Toronto, ON – Numerous cancer research programs are sharing a total of $52 million in funding from the Ontario Institute for Cancer Research (OICR). The funding focuses on key areas of translational research, including cancer stem cells, drug discovery, genomics, informatics and pathology.
“The funds announced today will help OICR researchers across Ontario continue to tackle some of the greatest challenges in cancer research,” said Dr. Tom Hudson, president and scientific director of OICR. “And because three [of the] programs funded today are supporting international initiatives, we are ensuring that OICR’s research findings contribute to large-scale research projects with global impact.”
The programs funded include:
Cancer Stem Cell Program: Led by Dr. John Dick at the University Health Network, the Cancer Stem Cell Program aims to better understand cancer stem cells by identifying and validating gene and protein signatures derived from leukemia, sarcoma, glioblastoma and other tumour types using genomics and other cutting-edge technologies.
Innovation in Target Validation Program: Led by Dr. Robert Rottapel at University Health Network, the objective of the program is to develop and deploy technologies to accelerate the identification and validation of new candidate targets against cancer, particularly ovarian cancer, using state-of-the-art high-throughput technologies.
Drug Discovery Program: Led by Dr. Rima Al-awar at OICR, the Drug Discovery Program identifies and validates new therapeutic targets for various cancers and participates in the development of new drugs aiming at these targets. The most advanced programs currently are focused on multiple myeloma and lymphoma.
Genome Technologies Program: Led by Dr. John McPherson at OICR, the Genome Technologies Program uses cutting-edge genomic technologies to characterize tumours and identify mutations by sequencing their DNA. The team focuses on pancreatic, prostate, breast and leukemic cancer in order to better understand the genetic events driving tumour development and growth and allow for more genes to be targeted with novel cancer treatments.
Informatics and Bio-computing Program: Led by Dr. Lincoln Stein at OICR, the goal of the Informatics and Bio-computing Program is to develop the sophisticated software needed to extract new information from large cancer data sets and to apply these methods to several OICR research projects. The resulting knowledge should lead to better care for patients with cancer through a deeper understanding of the genetic changes implicated in cancer development and progression, and of patient response to therapy.
IT infrastructure: Additional funds will go toward building the IT infrastructure that will help to support the next generation of cancer research and care in the province.
International Cancer Genome Consortium: IT infrastructure funds will also support the International Cancer Genome Consortium’s (ICGC) Data Coordination Centre (DCC). The ICGC was created to launch and coordinate a large number of research projects with the goal of unraveling the genomic changes present in many forms of cancer. The knowledge generated by the ICGC will lead to personalized cancer treatments.
The data produced by the ICGC project teams is housed on the ICGC website at www.icgc.org and is based at OICR. Almost 8,000 cancer genomes are currently in the ICGC database and are made rapidly available to qualified investigators around the world. As of June 2013, there are commitments from funding organizations in Asia, Australia, Europe, North America and South America for 55 project teams in 15 jurisdictions to study more than 25,000 tumour genomes.
Transformative Pathology Program: Led by Dr. John Bartlett at OICR, the Transformative Pathology Program will advance the field of cancer personalized medicine by developing and validating new molecular diagnostic and biomarker approaches for breast cancer to better identify high risk patients and to understand the mechanism by which patients develop resistance to treatment. Training of the next generation of molecular pathologist and clinician scientists is also a central mission of this program.
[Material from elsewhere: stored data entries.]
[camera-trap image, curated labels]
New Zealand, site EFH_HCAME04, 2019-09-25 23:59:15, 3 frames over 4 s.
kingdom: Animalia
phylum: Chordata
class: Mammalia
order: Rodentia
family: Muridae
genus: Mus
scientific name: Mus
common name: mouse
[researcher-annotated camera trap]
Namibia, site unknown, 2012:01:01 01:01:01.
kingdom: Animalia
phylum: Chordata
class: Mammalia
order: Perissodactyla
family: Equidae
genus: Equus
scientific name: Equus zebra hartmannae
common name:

Translational Research Initiatives
OICR integrates province-wide research teams and fosters collaborative efforts which are key to major achievements and have an impact on translational research. Funding will support two Translational Research Initiatives (TRIs). TRIs are led by an OICR program leader and are large collaborative efforts between several OICR programs and external partners.
One TRI is focused on pancreatic cancer and will capitalize on the International Cancer Genome Consortium’s effort to characterize the genome of pancreatic cancer. It will aim at developing a better understanding of the disease in order ultimately to address the high fatality rate of the disease.
The second TRI, Improved Management of Early Cancer (IMEC), focuses on developing new strategies (biomarkers, imaging technologies and others) to address the issue of over-diagnosis and over-treatment of early breast and prostate cancer.
Global Alliance to Enable the Responsible Sharing of Genomic and Clinical Data: More than 70 organizations worldwide are collaborating to establish a common international framework of international standards that will allow genomic and clinical data to be collected, managed and shared in an effective, responsible and interpretable manner.
Dr. Tom Hudson, OICR’s president and scientific director is one of the co-authors of the white paper that sets out the need for the framework of international standards as well as the goals and core principles of the alliance.
OICR is providing funds to support secretariat functions for the alliance under the leadership of Mr. Peter Goodhand, OICR’s Executive Lead, International Partnerships.